TASK ITEM: Every line containing "increasing" should be identified and copied from the data below.

SUPPLIED MATERIAL:
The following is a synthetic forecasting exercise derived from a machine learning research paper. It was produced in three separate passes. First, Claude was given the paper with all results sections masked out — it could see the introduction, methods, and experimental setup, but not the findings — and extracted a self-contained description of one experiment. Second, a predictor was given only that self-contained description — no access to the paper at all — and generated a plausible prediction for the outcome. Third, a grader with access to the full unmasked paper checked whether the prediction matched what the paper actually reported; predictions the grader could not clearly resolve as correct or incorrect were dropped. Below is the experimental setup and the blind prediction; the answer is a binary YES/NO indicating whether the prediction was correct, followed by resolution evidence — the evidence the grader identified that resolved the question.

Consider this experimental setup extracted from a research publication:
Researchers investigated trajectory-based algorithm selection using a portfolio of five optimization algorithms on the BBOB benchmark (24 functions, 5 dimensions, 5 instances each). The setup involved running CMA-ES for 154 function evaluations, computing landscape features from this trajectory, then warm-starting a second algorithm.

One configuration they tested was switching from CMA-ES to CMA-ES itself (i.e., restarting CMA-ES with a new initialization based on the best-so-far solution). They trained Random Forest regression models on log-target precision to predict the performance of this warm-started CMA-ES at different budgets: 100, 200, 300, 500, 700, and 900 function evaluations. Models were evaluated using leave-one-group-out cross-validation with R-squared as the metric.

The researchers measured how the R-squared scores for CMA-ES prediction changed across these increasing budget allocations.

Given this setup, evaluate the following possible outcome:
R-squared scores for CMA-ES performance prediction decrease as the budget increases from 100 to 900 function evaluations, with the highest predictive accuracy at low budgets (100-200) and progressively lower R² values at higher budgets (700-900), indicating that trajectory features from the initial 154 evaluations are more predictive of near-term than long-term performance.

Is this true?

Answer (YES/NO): NO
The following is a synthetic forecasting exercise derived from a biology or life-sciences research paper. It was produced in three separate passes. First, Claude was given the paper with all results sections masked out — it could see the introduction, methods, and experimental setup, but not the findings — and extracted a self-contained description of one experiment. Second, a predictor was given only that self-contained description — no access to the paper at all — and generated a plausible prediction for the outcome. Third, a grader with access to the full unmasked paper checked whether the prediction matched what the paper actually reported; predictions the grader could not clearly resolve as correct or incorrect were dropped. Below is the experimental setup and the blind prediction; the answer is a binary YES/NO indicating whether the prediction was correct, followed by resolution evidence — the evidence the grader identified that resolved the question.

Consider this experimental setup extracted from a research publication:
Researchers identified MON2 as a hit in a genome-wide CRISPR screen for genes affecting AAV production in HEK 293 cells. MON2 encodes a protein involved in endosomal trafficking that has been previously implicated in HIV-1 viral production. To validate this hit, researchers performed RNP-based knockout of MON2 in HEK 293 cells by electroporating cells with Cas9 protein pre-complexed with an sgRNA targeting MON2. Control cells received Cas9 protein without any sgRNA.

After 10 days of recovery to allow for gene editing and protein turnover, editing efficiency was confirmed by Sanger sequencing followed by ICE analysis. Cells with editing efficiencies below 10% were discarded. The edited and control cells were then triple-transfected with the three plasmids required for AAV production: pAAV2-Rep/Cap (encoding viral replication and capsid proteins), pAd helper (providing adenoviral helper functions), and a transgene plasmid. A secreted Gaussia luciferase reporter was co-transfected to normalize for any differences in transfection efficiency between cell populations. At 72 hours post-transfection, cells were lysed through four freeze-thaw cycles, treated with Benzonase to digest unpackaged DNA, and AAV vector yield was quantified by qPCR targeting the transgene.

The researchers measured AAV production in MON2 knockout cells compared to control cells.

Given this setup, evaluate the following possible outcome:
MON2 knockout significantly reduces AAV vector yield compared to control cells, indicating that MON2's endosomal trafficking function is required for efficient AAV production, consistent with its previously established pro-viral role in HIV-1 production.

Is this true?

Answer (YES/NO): NO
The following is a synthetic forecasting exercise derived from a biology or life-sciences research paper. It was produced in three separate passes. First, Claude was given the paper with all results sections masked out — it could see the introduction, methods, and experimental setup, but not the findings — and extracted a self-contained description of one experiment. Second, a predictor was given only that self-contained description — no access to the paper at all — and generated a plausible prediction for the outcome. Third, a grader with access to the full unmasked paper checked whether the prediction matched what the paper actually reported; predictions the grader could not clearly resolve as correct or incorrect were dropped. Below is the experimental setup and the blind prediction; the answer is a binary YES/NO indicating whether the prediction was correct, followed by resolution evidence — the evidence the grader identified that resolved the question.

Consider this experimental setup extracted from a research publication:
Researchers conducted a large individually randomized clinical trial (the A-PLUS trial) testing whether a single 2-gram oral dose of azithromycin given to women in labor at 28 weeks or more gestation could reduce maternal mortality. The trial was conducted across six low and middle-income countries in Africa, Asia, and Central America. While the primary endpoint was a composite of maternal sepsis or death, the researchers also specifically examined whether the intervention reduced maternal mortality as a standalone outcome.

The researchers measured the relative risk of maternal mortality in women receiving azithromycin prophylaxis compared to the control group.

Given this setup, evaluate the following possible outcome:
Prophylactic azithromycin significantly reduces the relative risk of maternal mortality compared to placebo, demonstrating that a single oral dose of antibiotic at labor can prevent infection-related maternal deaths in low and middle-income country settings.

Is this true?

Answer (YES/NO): NO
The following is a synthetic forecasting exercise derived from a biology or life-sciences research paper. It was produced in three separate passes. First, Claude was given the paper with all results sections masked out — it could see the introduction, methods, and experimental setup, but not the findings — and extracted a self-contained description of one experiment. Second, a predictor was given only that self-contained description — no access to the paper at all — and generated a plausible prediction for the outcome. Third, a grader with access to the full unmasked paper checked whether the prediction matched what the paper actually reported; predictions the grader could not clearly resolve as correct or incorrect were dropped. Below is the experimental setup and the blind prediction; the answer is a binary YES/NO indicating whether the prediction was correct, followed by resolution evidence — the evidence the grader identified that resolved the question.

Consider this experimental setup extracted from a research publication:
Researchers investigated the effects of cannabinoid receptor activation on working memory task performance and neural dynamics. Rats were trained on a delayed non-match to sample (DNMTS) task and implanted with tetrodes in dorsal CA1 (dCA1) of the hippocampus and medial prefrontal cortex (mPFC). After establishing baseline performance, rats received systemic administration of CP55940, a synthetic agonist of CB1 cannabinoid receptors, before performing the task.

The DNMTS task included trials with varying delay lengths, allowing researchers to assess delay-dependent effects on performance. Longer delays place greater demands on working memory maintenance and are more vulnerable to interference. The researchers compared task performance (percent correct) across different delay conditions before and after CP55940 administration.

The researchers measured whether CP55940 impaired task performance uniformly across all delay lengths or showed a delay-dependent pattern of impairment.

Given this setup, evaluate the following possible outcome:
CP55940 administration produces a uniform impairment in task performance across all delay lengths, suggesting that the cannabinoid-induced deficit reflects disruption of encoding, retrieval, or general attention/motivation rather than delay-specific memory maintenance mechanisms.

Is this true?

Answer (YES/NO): NO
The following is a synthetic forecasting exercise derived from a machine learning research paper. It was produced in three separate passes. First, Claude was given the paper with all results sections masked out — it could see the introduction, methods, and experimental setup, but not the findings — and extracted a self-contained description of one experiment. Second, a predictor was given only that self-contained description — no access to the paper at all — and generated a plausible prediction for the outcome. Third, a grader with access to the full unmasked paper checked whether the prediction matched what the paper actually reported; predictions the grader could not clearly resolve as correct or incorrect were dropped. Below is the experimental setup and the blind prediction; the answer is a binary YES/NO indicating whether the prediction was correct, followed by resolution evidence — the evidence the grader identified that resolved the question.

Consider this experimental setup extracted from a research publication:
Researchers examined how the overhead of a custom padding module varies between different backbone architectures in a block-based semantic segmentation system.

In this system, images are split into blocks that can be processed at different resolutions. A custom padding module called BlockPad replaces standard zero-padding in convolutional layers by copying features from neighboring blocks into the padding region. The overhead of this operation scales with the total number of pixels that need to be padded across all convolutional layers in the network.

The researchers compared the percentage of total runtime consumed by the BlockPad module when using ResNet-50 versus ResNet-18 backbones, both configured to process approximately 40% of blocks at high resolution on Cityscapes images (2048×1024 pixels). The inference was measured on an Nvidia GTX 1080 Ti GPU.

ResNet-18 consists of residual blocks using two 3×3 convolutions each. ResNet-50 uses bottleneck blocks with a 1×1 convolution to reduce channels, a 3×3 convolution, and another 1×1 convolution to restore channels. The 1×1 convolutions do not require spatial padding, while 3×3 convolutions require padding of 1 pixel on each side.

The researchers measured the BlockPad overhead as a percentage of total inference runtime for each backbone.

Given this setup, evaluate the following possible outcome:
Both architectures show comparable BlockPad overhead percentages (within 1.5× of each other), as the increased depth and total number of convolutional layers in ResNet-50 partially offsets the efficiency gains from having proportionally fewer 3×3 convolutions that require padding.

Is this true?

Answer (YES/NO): NO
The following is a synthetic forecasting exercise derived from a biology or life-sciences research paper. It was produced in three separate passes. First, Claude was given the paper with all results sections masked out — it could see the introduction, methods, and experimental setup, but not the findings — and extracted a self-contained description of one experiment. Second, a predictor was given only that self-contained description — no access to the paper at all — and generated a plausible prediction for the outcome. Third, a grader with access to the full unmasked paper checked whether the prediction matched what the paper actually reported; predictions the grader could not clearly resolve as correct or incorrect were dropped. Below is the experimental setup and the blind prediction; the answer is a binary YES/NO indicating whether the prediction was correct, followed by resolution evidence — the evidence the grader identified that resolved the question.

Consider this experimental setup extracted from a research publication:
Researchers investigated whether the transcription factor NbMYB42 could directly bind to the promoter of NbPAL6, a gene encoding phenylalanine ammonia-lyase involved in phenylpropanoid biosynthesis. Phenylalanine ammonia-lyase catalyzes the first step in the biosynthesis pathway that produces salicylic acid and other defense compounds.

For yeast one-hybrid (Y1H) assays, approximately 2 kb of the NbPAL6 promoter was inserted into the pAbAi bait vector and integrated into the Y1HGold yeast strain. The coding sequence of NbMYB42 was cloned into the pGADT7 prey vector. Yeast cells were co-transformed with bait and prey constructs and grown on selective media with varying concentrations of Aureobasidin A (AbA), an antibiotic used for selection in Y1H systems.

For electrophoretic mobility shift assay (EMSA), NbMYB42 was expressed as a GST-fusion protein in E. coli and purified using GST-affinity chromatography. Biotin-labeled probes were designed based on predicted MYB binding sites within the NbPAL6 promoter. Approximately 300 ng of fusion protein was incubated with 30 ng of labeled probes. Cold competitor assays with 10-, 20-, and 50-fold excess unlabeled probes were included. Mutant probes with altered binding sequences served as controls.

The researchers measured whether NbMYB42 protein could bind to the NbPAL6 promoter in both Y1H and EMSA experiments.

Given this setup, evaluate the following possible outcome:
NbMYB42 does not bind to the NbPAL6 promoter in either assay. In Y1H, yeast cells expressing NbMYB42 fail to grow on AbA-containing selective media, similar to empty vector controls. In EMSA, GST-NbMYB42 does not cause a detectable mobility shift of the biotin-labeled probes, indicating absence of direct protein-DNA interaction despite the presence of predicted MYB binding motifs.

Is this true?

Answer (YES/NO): NO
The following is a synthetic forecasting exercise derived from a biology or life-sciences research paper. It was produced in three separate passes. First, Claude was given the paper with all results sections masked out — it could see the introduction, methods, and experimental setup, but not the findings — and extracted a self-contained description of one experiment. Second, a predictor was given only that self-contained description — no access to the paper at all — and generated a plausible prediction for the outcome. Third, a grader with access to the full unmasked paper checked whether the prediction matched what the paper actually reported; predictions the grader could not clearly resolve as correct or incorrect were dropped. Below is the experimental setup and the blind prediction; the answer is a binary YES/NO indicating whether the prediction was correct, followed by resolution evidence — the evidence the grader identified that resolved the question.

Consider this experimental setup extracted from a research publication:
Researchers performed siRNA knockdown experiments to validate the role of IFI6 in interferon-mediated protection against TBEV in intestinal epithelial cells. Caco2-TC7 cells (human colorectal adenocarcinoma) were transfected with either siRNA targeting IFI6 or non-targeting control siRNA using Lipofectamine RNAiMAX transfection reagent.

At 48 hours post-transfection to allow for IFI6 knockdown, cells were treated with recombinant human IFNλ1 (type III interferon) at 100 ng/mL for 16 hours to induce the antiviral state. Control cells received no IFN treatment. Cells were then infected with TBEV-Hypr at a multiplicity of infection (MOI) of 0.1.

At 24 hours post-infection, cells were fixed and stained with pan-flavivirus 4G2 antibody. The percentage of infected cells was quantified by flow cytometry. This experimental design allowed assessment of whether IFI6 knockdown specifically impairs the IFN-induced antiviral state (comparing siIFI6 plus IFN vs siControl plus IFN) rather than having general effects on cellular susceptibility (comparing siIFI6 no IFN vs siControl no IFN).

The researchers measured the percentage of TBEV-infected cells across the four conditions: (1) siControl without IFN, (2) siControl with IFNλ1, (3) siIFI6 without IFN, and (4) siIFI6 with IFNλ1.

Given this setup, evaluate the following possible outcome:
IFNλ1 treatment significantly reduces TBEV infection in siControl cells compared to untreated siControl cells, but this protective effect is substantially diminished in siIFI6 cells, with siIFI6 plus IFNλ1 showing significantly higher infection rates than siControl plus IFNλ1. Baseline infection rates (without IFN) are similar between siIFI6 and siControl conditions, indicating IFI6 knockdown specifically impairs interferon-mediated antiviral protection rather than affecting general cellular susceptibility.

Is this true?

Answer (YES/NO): YES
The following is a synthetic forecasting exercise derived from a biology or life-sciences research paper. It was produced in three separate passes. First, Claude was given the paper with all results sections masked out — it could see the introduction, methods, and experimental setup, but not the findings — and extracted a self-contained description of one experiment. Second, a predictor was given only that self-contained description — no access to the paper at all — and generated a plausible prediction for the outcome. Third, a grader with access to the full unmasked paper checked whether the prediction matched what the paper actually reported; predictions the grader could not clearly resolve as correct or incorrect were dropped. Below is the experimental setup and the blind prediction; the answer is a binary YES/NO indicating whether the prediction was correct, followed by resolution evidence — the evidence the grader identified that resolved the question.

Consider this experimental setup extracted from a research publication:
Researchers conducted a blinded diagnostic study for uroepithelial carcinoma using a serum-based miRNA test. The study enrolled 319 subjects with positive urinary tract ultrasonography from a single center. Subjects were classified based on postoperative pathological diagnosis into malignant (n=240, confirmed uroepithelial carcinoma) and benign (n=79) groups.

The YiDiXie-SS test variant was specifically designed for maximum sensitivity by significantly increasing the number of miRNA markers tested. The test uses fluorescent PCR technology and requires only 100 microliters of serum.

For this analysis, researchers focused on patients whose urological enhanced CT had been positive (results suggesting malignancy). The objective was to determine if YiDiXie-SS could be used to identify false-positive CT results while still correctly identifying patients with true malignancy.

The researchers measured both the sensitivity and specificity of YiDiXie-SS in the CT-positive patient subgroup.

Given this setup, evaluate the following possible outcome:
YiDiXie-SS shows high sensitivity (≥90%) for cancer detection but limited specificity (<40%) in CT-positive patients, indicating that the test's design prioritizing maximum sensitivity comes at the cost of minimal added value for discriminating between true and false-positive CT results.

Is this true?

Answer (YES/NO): NO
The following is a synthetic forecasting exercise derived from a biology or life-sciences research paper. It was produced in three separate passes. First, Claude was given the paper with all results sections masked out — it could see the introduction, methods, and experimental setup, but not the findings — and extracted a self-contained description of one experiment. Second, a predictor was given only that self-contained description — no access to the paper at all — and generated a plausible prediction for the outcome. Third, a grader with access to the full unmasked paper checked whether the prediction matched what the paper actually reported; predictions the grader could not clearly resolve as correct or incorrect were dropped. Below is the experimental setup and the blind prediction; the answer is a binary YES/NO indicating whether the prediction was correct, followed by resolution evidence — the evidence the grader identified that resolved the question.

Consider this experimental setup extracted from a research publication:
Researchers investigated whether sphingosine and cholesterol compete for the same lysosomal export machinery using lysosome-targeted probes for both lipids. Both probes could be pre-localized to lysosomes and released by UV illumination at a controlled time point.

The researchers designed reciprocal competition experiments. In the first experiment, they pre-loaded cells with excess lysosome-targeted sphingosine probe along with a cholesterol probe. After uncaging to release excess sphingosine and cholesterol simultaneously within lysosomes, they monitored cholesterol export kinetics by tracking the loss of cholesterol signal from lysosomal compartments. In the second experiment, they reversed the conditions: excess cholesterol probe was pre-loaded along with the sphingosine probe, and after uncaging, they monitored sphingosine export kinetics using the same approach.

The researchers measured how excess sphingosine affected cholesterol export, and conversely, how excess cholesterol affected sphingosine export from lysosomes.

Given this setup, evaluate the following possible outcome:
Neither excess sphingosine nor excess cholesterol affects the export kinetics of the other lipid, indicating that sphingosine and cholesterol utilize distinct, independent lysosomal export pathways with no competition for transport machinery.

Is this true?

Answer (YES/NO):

RESULT FOR THIS EXERCISE:
The researchers measured how the R-squared scores for CMA-ES prediction changed across these increasing budget allocations.
The YiDiXie-SS test variant was specifically designed for maximum sensitivity by significantly increasing the number of miRNA markers tested. The test uses fluorescent PCR technology and requires only 100 microliters of serum.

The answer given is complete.